Loss of the middle hepatitis B virus (HBV) surface antigen (MHBs) during interferon-alpha (PEG-IFN) treatment is associated with subsequent lower HBV replication in patients with chronic HBeAg negative hepatitis B

Background and Aims:

Since functional cure of HBV occurs rarely in HBeAg negative patients during treatment with pegylated Interferon-alpha (PEG-IFN), a transformation into a disease stage with lower HBV replication might be considered an alternative goal. HBsAg consists of the components large (L), middle (M) and small (S)HBs, and the composition of HBsAg shows a strong association to HBV disease stages. We have investigated whether kinetics of MHBs or LHBs in serum is associated with response to PEG-IFN treatment.

Methods:

HBsAg components were quantified using a semi-automatic validated ELISA with monoclonal antibodies for L- (LOD = 0.03 ng/mL) and MHBs (LOD = 0.47 ng/mL) as well as polyclonal antibodies for SHBs/total HBsAg (LOD = 0.08 ng/mL; HBsAg 6.0, Enzgnost, Siemens). Serum levels of HBV DNA were quantified using the COBAS AmpliPrep/COBAS TaqMan HBV kit (LOD: 35 copies/mL; Roche Diagnostics). HBeAg negative patients (n = 12) with HBV mono infection (9 male, mean age 41.1 ± 9.6 (29 – 56) years) receiving PEG-IFN treatment for 48 weeks were observed for a mean of 95.1 ± 21.3 (range, 60 – 132) weeks. Patients were categorized HBsin two groups by changes in HBsAg levels: decrease of total HBsAg > 1 log (A, n = 4) or < 1 log ng/mL (B, n = 8) at week 72.

Results:

Before PEG-IFN treatment, mean total HBsAg levels (3.6 ± 3 vs. 4.3 ± 4 log10 ng/mL; p = 0.114) as well as the ratios of LHBs (4.0% vs. 4.4%; p = 0.476) and MHBs (3.7% vs. 5.1%; p = 0.171) were similar in groups A and B. During PEG-IFN treatment, mean total HBsAg decreased in group A from 3.3 ± 3.2 at week 12 to 0.3 ± 0.7 log10 ng/mL at week 48, respectively (p = 0.029).
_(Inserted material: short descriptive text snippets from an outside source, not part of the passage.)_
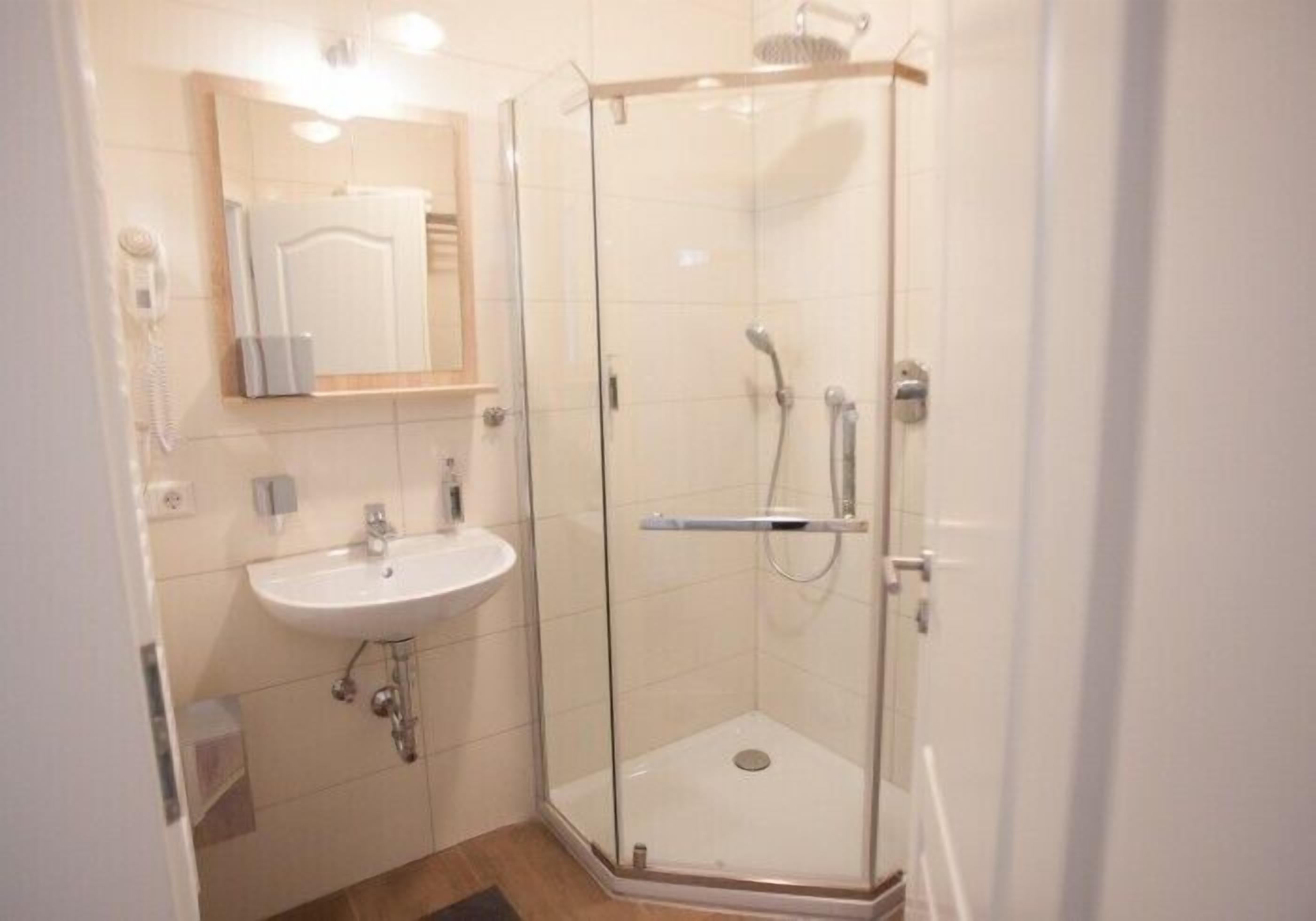 A modern bathroom with a glass-enclosed shower, a white sink, and a mirror above the sink.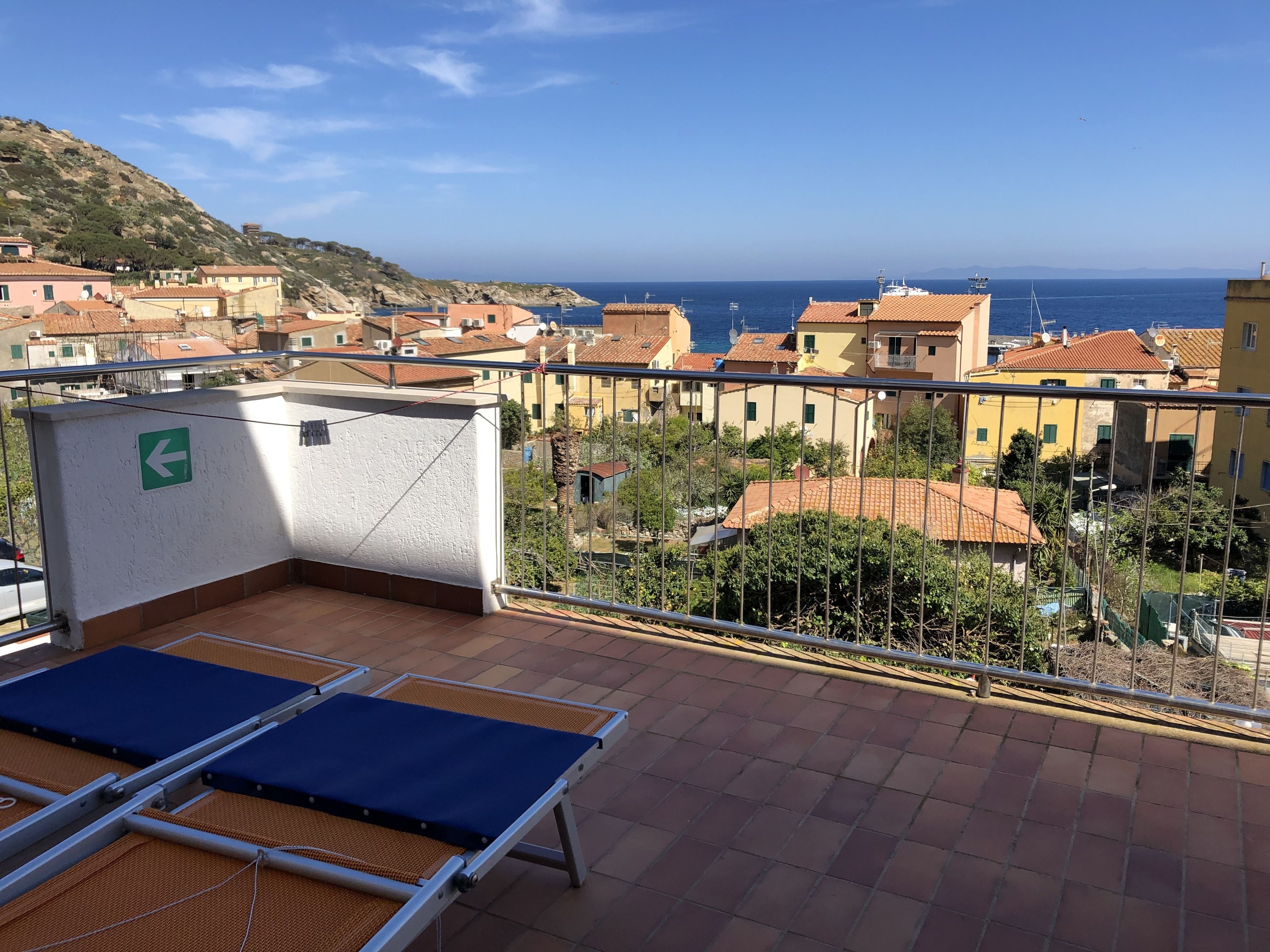 A terrace with a view of a coastal town, including buildings with red-tiled roofs and a clear blue sky.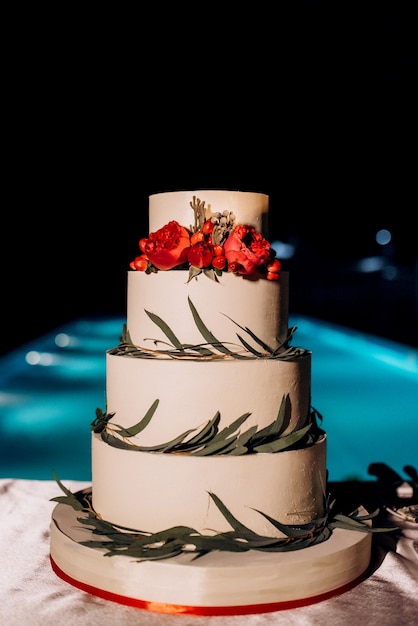 Wedding decor with cake on a wooden bench against a waterfall background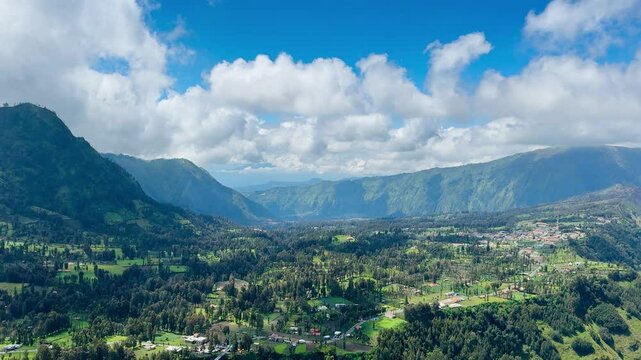 Aerial view of a green village from Sunrise Point Bromo, Sukapura, Probolinggo, Indonesia. Lush valley, misty hills, and floating clouds create a serene Swiss-like highland landscape.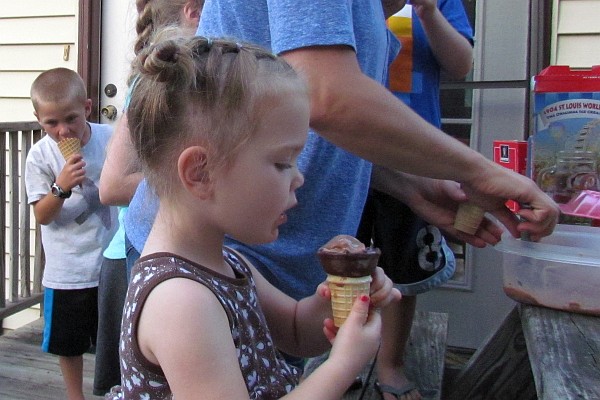 Sydney and Ty value enjoy their ice cream cones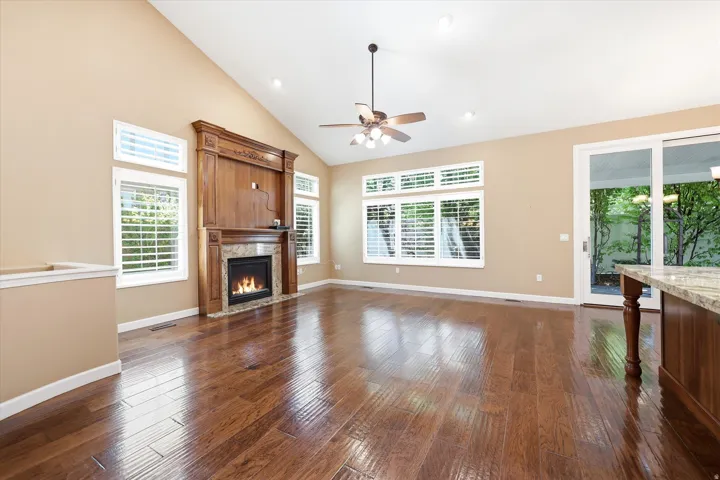 Great room featuring vaulted ceilings, an ornate wood-mantled fireplace, lustrous wood-finish flooring, a ceiling fan with integrated lighting, and multiple windows with plantation shutters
In group B, no significant decrease of HBsAg levels was detected. At week 72, HBsAg levels were 0.8 ± 1 vs. 3.7 ± 4.2 log10 ng/mL in groups A and B (p = 0.067). MHBs ratios showed a decrease in group A as compared to group B by weeks 12, 24, 36 and 48, respectively (2.7% vs. 8.2%, p = 0.089; 1.2% vs. 9.7%, p = 0.028; 0% vs. 10.1%, p = 0.006; 0% vs. 12.1%, p = 0.006). At week 72, MHBs was 0.74% and 6.1% in groups A and B (p = 0.019). LHBs ratios showed no significant differences between both groups throughout the observation period. HBV DNA decreased similarly in both groups and was < 100 IU/mL during PEG-IFN treatment in all patients. At week 72, HBV DNA levels were (A) 1.7 ± 2.6 cp/mL vs. (B) 3.4 ± 3.4 cp/mL, respectively (p = 0.038).

Conclusions:

We could show that decreased HBV replication following treatment with PEG-IFN is associated with an early decrease of MHBs. In contrast, patients without serological response to PEG-IFN treatment showed no change or an early increase of ratios of MHBs. Our findings need to be confirmed in larger cohorts and the underlying mechanism of changes in HBsAg composition needs to be explored.